In [1]:
from pathlib import Path
from transformers import AutoModel, AutoTokenizer
from datetime import datetime
import os

  from .autonotebook import tqdm as notebook_tqdm


In [None]:
WORKSPACE = Path.cwd().parent

OUTPUT_DIR = WORKSPACE / "output" / "step_03"

SDG_OUTPUT_DIR = WORKSPACE / "output"  / "step_02"

BASE_MODEL_NAME =  "meta-llama/Llama-3.2-1B-Instruct" #"meta-llama/Llama-3.1-8B-Instruct"

BASE_MODEL_PATH = OUTPUT_DIR / "base_model" / BASE_MODEL_NAME.split("/")[-1]

import os 

hf_token= ""



In [3]:
from huggingface_hub import login
login(token=hf_token)

In [None]:
if not BASE_MODEL_PATH.exists():
    print("Model not available locally, Downloading the model locally ")
    from transformers import AutoTokenizer, AutoModelForCausalLM
    
    # Save the model
    print(f"Loading model {BASE_MODEL_NAME}")
    model = AutoModelForCausalLM.from_pretrained(BASE_MODEL_NAME)
    model.save_pretrained(BASE_MODEL_PATH)
    print(f"Model saved to {BASE_MODEL_PATH}")
    
    
    # Save the tokenizer
    print(f"Loading tokenizer {BASE_MODEL_NAME}")
    tokenizer = AutoTokenizer.from_pretrained(BASE_MODEL_NAME)
    tokenizer.save_pretrained(BASE_MODEL_PATH)
    print(f"Tokenizer saved to {BASE_MODEL_PATH}")
else:
    print(f"Model Available locally : {BASE_MODEL_PATH}")

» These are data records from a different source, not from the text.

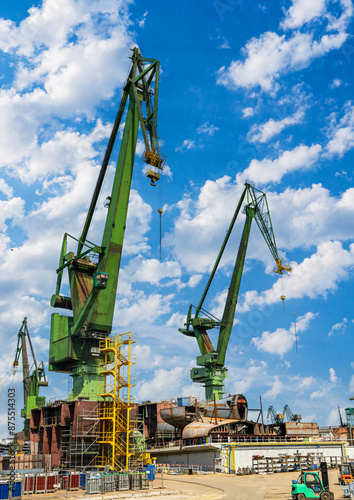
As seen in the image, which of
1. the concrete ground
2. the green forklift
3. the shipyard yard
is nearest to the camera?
the green forklift

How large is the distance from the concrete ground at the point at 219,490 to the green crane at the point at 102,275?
647 inches

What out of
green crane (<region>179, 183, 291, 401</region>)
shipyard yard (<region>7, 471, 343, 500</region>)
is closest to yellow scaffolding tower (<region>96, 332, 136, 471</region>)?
shipyard yard (<region>7, 471, 343, 500</region>)

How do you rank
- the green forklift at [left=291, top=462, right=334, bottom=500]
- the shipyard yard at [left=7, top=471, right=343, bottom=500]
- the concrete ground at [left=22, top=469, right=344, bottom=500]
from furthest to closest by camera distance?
the shipyard yard at [left=7, top=471, right=343, bottom=500]
the concrete ground at [left=22, top=469, right=344, bottom=500]
the green forklift at [left=291, top=462, right=334, bottom=500]

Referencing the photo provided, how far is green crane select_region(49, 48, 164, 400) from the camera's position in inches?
1907

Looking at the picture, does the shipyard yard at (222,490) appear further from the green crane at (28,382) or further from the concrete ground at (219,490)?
the green crane at (28,382)

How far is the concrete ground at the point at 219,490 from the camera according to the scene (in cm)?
2616

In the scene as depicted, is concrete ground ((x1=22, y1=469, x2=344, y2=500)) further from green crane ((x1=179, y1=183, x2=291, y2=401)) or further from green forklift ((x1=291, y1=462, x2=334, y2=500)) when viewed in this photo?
green crane ((x1=179, y1=183, x2=291, y2=401))

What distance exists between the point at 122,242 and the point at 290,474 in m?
26.8

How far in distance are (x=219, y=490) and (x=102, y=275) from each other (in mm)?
23419

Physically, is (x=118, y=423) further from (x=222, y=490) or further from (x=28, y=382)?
(x=28, y=382)

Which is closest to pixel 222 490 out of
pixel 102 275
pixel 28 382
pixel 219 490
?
pixel 219 490

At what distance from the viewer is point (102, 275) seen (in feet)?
155

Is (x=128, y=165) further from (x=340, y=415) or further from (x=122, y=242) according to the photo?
(x=340, y=415)

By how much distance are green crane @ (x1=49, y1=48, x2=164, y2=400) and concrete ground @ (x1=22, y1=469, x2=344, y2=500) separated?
16437 millimetres
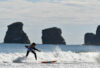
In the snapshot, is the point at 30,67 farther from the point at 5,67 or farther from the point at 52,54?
the point at 52,54

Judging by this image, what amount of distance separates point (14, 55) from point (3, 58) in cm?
249

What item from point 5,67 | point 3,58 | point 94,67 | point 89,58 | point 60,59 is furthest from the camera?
point 89,58

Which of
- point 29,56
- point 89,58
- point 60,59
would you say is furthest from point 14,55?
point 89,58

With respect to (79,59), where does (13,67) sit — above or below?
above

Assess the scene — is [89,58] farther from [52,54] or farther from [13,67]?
[13,67]

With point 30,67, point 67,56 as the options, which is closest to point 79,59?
point 67,56

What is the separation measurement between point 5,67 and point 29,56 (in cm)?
1014

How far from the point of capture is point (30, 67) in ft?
97.2

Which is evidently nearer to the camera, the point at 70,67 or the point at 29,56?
the point at 70,67

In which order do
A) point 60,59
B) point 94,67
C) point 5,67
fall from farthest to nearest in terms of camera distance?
1. point 60,59
2. point 94,67
3. point 5,67

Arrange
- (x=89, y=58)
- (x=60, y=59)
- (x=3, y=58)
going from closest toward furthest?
1. (x=3, y=58)
2. (x=60, y=59)
3. (x=89, y=58)

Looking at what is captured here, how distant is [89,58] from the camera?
4316 centimetres

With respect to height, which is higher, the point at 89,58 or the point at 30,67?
the point at 30,67

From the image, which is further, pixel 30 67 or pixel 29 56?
pixel 29 56
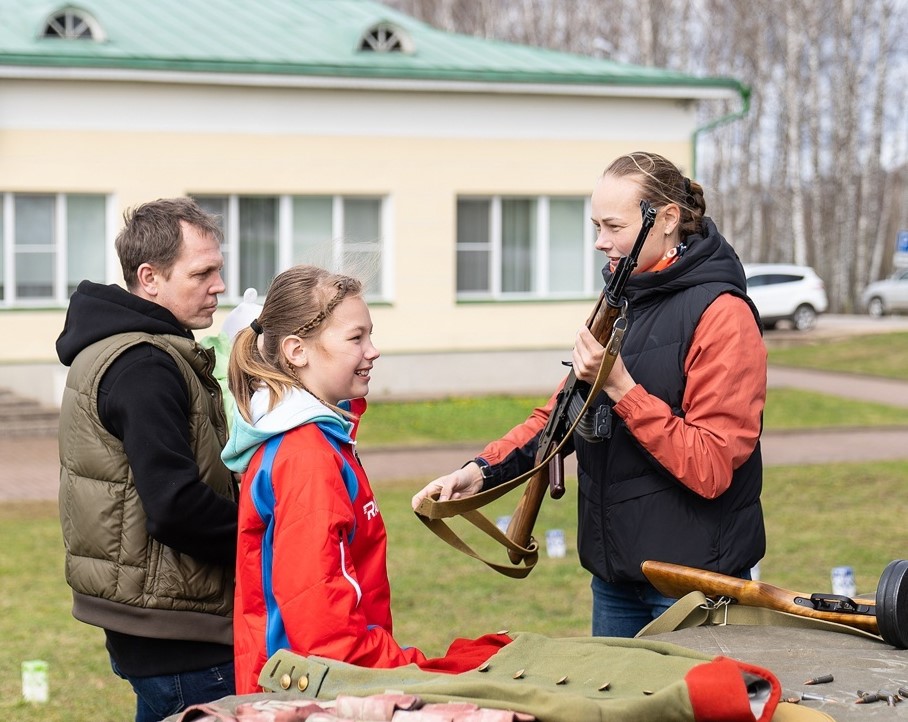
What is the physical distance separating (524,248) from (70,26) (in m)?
7.96

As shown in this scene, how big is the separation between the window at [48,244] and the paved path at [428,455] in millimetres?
2874

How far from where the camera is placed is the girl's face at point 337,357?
10.2 feet

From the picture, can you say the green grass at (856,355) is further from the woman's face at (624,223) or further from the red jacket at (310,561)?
the red jacket at (310,561)

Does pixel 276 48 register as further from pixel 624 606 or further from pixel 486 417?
pixel 624 606

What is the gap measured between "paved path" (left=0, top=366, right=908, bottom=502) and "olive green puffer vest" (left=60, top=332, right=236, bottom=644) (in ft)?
30.7

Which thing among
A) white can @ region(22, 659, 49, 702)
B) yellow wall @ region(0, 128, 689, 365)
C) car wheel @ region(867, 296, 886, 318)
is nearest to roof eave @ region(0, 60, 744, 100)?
yellow wall @ region(0, 128, 689, 365)

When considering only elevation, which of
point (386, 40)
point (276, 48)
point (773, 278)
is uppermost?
point (386, 40)

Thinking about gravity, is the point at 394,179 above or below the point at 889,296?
above

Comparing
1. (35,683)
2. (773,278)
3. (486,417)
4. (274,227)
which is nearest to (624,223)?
(35,683)

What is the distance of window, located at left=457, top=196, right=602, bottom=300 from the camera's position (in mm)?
21047

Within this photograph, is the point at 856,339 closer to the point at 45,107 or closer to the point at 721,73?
the point at 721,73

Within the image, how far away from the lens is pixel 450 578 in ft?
29.3

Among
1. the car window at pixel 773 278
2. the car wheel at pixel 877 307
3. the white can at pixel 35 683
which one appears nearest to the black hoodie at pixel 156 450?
the white can at pixel 35 683

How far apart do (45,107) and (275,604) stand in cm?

Loading model meta-llama/Llama-3.2-1B-Instruct
Model saved to /Users/scharan/projects/red-hat-ai-examples/examples/knowledge-tuning/output/step_03/base_model/Llama-3.2-1B-Instruct
Loading tokenizer meta-llama/Llama-3.2-1B-Instruct
Tokenizer saved to /Users/scharan/projects/red-hat-ai-examples/examples/knowledge-tuning/output/step_03/base_model/Llama-3.2-1B-Instruct


In [5]:
# =============================================================================
# MODEL AND DATA CONFIGURATION
# =============================================================================


# Data paths for each phase
PHASE07_DATA_PATH = SDG_OUTPUT_DIR / "instructlab_phase_1_ds.jsonl" # Knowledge data
PHASE10_DATA_PATH = SDG_OUTPUT_DIR / "instructlab_phase_2_ds.jsonl"   # Skills data ONLY (no replay needed!)

# Output configuration
CHECKPOINT_BASE_DIR = OUTPUT_DIR / "checkpoints"
EXPERIMENT_PREFIX = "osft_multiphase_experiment"

# Create timestamped experiment directory
timestamp = datetime.now().strftime("%Y%m%d_%H%M%S")
experiment_name = f"{EXPERIMENT_PREFIX}_{timestamp}"

print("📋 OSFT Multi-Phase Configuration")
print("=" * 50)
print(f"Base Model: {BASE_MODEL_PATH}")
print(f"Phase07 Data: {PHASE07_DATA_PATH}")
print(f"Phase10 Data: {PHASE10_DATA_PATH}")
print(f"Output Directory: {CHECKPOINT_BASE_DIR}/{experiment_name}")
print()
print("✨ Key Difference from Traditional LAB SFT:")
print("  Phase10 only needs skills data - no replay buffers!")
print("  OSFT preserves Phase07 knowledge automatically.")
print("  This workflow replaces complex LAB multi-phase training.")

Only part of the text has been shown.